Viager libre ou occupé ?
Plus de 90 % des ventes sont des biens vendus en viager dit « occupé », c’est-à-dire que le vendeur continue à vivre dans son logement. Mais il est également possible de vendre en viager libre. Dans ce cas, le vendeur perd son droit de jouissance du bien. Ainsi, l’acquéreur peut occuper ou louer le bien. Le viager libre permet à l’acquéreur de devenir propriétaire immédiatement avec des mensualités moins élevées que dans un prêt immobilier classique. Il assure au vendeur un revenu fixe et régulier avec une fiscalité avantageuse.
Les avantages du viager
Pour le vendeur :
- Continuer de vivre chez lui,
- Percevoir un revenu complémentaire dès la signature (le bouquet) puis tous les mois (rente viagère),
- Réaliser des économies importantes (taxe foncière, travaux d’aménagements…),
- Bénéficier d’avantages fiscaux.
Pour l’acheteur :
- Acquérir un bien immobilier à moindre coût,
- Ne pas recourir au crédit bancaire,
- Constituer un patrimoine,
- Bénéficier d’un cadre fiscal favorable.
Repères
- Parmi les personnes âgées vivant chez elles, plus de 70 % sont propriétaires de leur logement (INSEE, 2025)
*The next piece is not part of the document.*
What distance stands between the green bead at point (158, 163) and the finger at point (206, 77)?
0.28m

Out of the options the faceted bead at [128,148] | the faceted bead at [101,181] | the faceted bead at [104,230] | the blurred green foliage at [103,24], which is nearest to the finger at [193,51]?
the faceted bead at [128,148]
- On décompte environ 6 000 transactions en viager chaque année (Univers Viager)
- L’âge moyen du vendeur en viager est de 74,4 ans (Accio)
- 90 000 seniors bénéficient de revenus complémentaires par an (Univers Viager)
Viager : quels risques ?
Le viager présente des avantages certains, mais il n’est pas exempt de pièges. Le premier risque, et sans doute le plus imprévisible, réside dans l’incertitude sur l’espérance de vie du vendeur. Si le crédirentier vit beaucoup plus longtemps que prévu, l’acheteur peut se retrouver à verser la rente pendant des années, parfois au-delà de la valeur réelle du bien. À l’inverse, un décès rapide peut laisser le vendeur ou ses héritiers dans une situation financière moins favorable que prévu.
Ensuite, il y a l’entretien du bien, un point crucial surtout en viager occupé. Tant que le vendeur occupe le logement, l’acheteur ne peut pas toujours intervenir directement pour rénover ou moderniser le bien. Les travaux urgents, la maintenance et les charges peuvent devenir un sujet de négociation ou de conflit si elles ne sont pas clairement définies dans le contrat.
Enfin, la revente d’un viager en cours peut s’avérer compliquée. Le marché reste relativement étroit : peu d’acheteurs sont prêts à reprendre une rente déjà engagée, et la valeur de revente dépend largement de l’âge du vendeur et du montant de la rente restante. Cette illiquidité est un facteur à prendre en compte avant de se lancer.